The Poor Fisherman, 1896 by Paul Gauguin
The biblical reference of The Poor Fisherman, 1896 is one of several among Gauguin's paintings of specific themes. There is the la Or ana Maria and the Nativity, The Yellow Christ and Vision After the Sermon, and the woodcut of the Crucifixion. There is the "Golgotha" self-portrait, and his sacrificial reference to "Les Miserables" in the self-portrait dedicated to Van Gogh. More generally, there is his constant reference to his "Tahitian Eve," and in his letters an imaginative transformation of a South Sea island into a fusion of Cythera and Eden, at once voluptuous and virtuous. Besides the reference to Puvis de Chavannes' painting of the same subject, Gauguin's fisherman has several associations: the dignity of the simple life; the un-happiness of the "Maoris," mistreated by a colonial government; the isolation, the poverty, the moral grandeur of the painter himself.
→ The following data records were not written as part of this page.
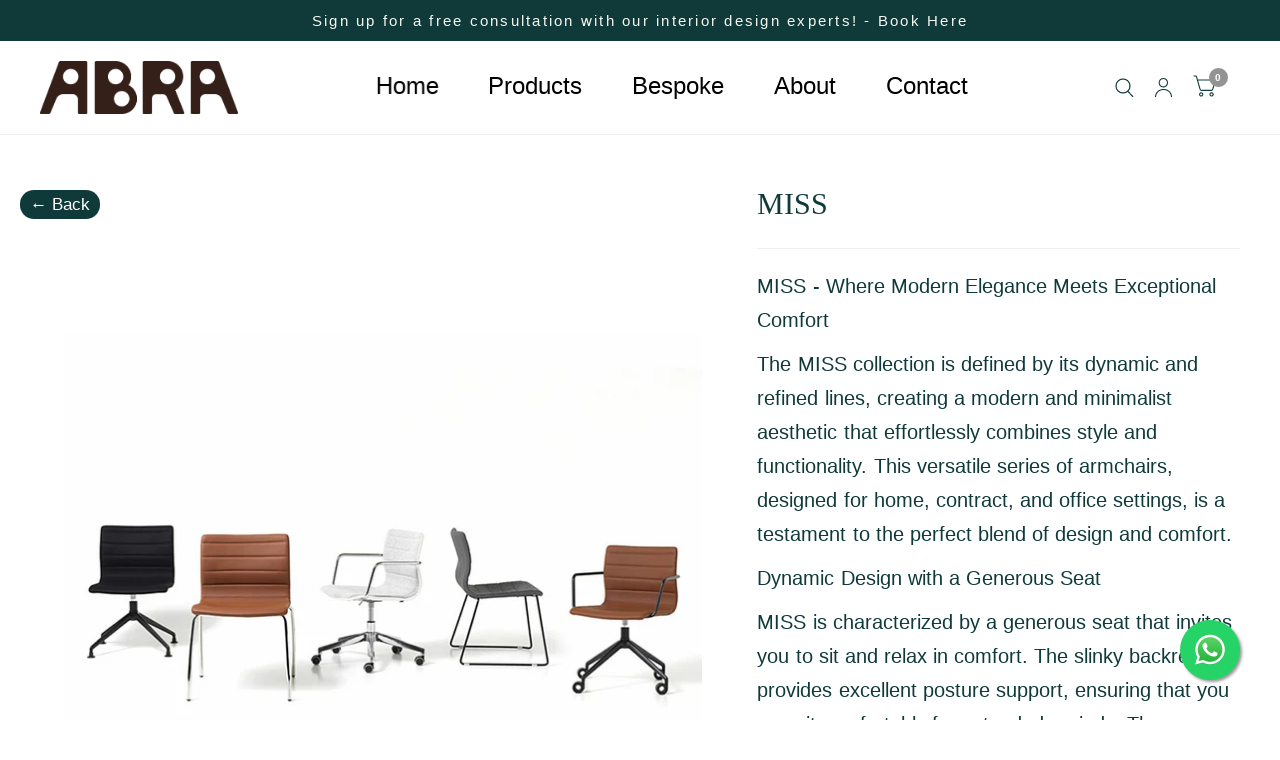

--- FILE ---
content_type: text/css
request_url: https://www.abra.com.mt/cdn/shop/t/7/assets/image-with-text.css?v=13733848195480878141670547007
body_size: -269
content:
.image-with-text{display:flex;flex-wrap:wrap;align-items:center;background:var(--bg-body)}@media only screen and (min-width: 768px){.image-with-text{flex-wrap:nowrap}}.image-with-text.text_first{flex-direction:row-reverse}.image-with-text__image{flex-grow:0;flex-shrink:0;width:100%;padding-bottom:var(--padding-bottom)}.image-with-text__image svg,.image-with-text__image img{position:absolute;top:0;left:0;width:100%;height:100%;object-fit:cover}.image-with-text__image svg{padding:50px;fill:var(--bg-body, #fff);opacity:.5;background:var(--color-accent)}.image-with-text__image-media{position:relative;width:100%;overflow:hidden;padding-bottom:var(--ratio-percent)}.image-with-text__image-media.aspect-ratio--small{padding-bottom:75%}.image-with-text__image-media.aspect-ratio--large{padding-bottom:100%}.image-with-text__image-media iframe,.image-with-text__image-media video{position:absolute;top:0;left:0;height:100%;width:100%;object-fit:cover}.image-with-text__content{width:100%;flex-grow:1;padding:25px}@media only screen and (min-width: 768px){.image-with-text__content{padding:45px}}@media only screen and (min-width: 1068px){.image-with-text__content{padding:70px}}.image-with-text__content .subheading,.image-with-text__content p{color:var(--color-accent)}@media only screen and (min-width: 768px){.image-with-text.grid--image-small>.image-with-text__inner{width:37.5%}}@media only screen and (min-width: 768px){.image-with-text.grid--image-medium>.image-with-text__inner{width:46%}.full-width-row-full .image-with-text.grid--image-medium>.image-with-text__inner{width:50%}}@media only screen and (min-width: 768px){.image-with-text.grid--image-large>.image-with-text__inner{width:56%}}
/*# sourceMappingURL=/cdn/shop/t/7/assets/image-with-text.css.map?v=13733848195480878141670547007 */


--- FILE ---
content_type: text/css
request_url: https://www.abra.com.mt/cdn/shop/t/7/assets/photoswipe.css?v=3809856180217163661670547008
body_size: 129
content:
.pswp__ui.pswp__ui--hidden{transition:all .25s cubic-bezier(.104,.204,.492,1)}/*! PhotoSwipe main CSS by Dmitry Semenov | photoswipe.com | MIT license */.pswp{display:none;position:absolute;width:100%;height:100%;left:0;top:0;overflow:hidden;-ms-touch-action:none;touch-action:none;z-index:1500;-webkit-text-size-adjust:100%;-webkit-backface-visibility:hidden;outline:none}.pswp *{-webkit-box-sizing:border-box;box-sizing:border-box}.pswp img{max-width:none}.pswp--animate_opacity{opacity:.001;will-change:opacity;-webkit-transition:opacity 333ms cubic-bezier(.4,0,.22,1);transition:opacity 333ms cubic-bezier(.4,0,.22,1)}.pswp--open{display:block}.pswp--zoom-allowed .pswp__img{cursor:-webkit-zoom-in;cursor:-moz-zoom-in;cursor:zoom-in}.pswp--zoomed-in .pswp__img{cursor:-webkit-grab;cursor:-moz-grab;cursor:grab}.pswp--dragging .pswp__img{cursor:-webkit-grabbing;cursor:-moz-grabbing;cursor:grabbing}.pswp__bg{position:absolute;left:0;top:0;width:100%;height:100%;background:var(--bg-body, #fff);opacity:0;-webkit-transform:translateZ(0);transform:translateZ(0);-webkit-backface-visibility:hidden;will-change:opacity}.pswp__scroll-wrap{position:absolute;left:0;top:0;width:100%;height:100%;overflow:hidden}.pswp__container,.pswp__zoom-wrap{-ms-touch-action:none;touch-action:none;position:absolute;left:0;right:0;top:0;bottom:0}.pswp__container,.pswp__img{-webkit-user-select:none;-moz-user-select:none;-ms-user-select:none;user-select:none;-webkit-tap-highlight-color:transparent;-webkit-touch-callout:none}.pswp__zoom-wrap{position:absolute;width:100%;-webkit-transform-origin:left top;-ms-transform-origin:left top;transform-origin:left top;-webkit-transition:-webkit-transform 333ms cubic-bezier(.4,0,.22,1);transition:transform 333ms cubic-bezier(.4,0,.22,1)}.pswp__bg{will-change:opacity;-webkit-transition:opacity 333ms cubic-bezier(.4,0,.22,1);transition:opacity 333ms cubic-bezier(.4,0,.22,1)}.pswp--animated-in .pswp__bg,.pswp--animated-in .pswp__zoom-wrap{-webkit-transition:none;transition:none}.pswp__container,.pswp__zoom-wrap{-webkit-backface-visibility:hidden}.pswp__item{position:absolute;left:0;right:0;top:0;bottom:0;overflow:hidden}.pswp__img{position:absolute;width:auto;height:auto;top:0;left:0}.pswp__img--placeholder{-webkit-backface-visibility:hidden}.pswp__img--placeholder--blank{background:#222}.pswp--ie .pswp__img{width:100%!important;height:auto!important;left:0;top:0}.pswp__error-msg{position:absolute;left:0;top:50%;width:100%;text-align:center;font-size:.875rem;line-height:16px;margin-top:-8px;color:#ccc}.pswp__error-msg a{color:#ccc;text-decoration:underline}.pswp__ui.pswp__ui--hidden{opacity:0}.pswp__button{width:36px;height:36px;border:1px solid var(--color-accent);background:var(--bg-body, #fff);border-radius:50%;display:flex;align-items:center;justify-content:center;position:absolute;top:50%;margin-top:-18px;z-index:30}@media only screen and (min-width: 768px){.pswp__button{width:54px;height:54px;margin-top:-27px}}.pswp__button.pswp__button--close{top:15px;margin-top:0;right:15px}@media only screen and (min-width: 768px){.pswp__button.pswp__button--close{top:27px;right:27px}}.pswp__button.pswp__button--arrow--left{left:15px}@media only screen and (min-width: 768px){.pswp__button.pswp__button--arrow--left{left:27px}}.pswp__button.pswp__button--arrow--right{right:15px}@media only screen and (min-width: 768px){.pswp__button.pswp__button--arrow--right{right:27px}}.pswp__button svg{pointer-events:none}.pswp__button:hover{background:var(--color-accent);color:var(--bg-body, #fff)}.pswp__button:hover svg path{stroke:var(--color-accent3)}
/*# sourceMappingURL=/cdn/shop/t/7/assets/photoswipe.css.map?v=3809856180217163661670547008 */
Set against a luxuriant nature, the figure is tense and thin, hardly typical of the Tahitian life of health and ease Gauguin was so fond of imagining. This contrast is enhanced by the opposition of the patterned foreground, with its irregular lines and upward-pointing corner, and the broad, calm structure of the background beyond the canoe, built of large areas and strong horizontals: a contrast that symbolizes the spirit's struggle.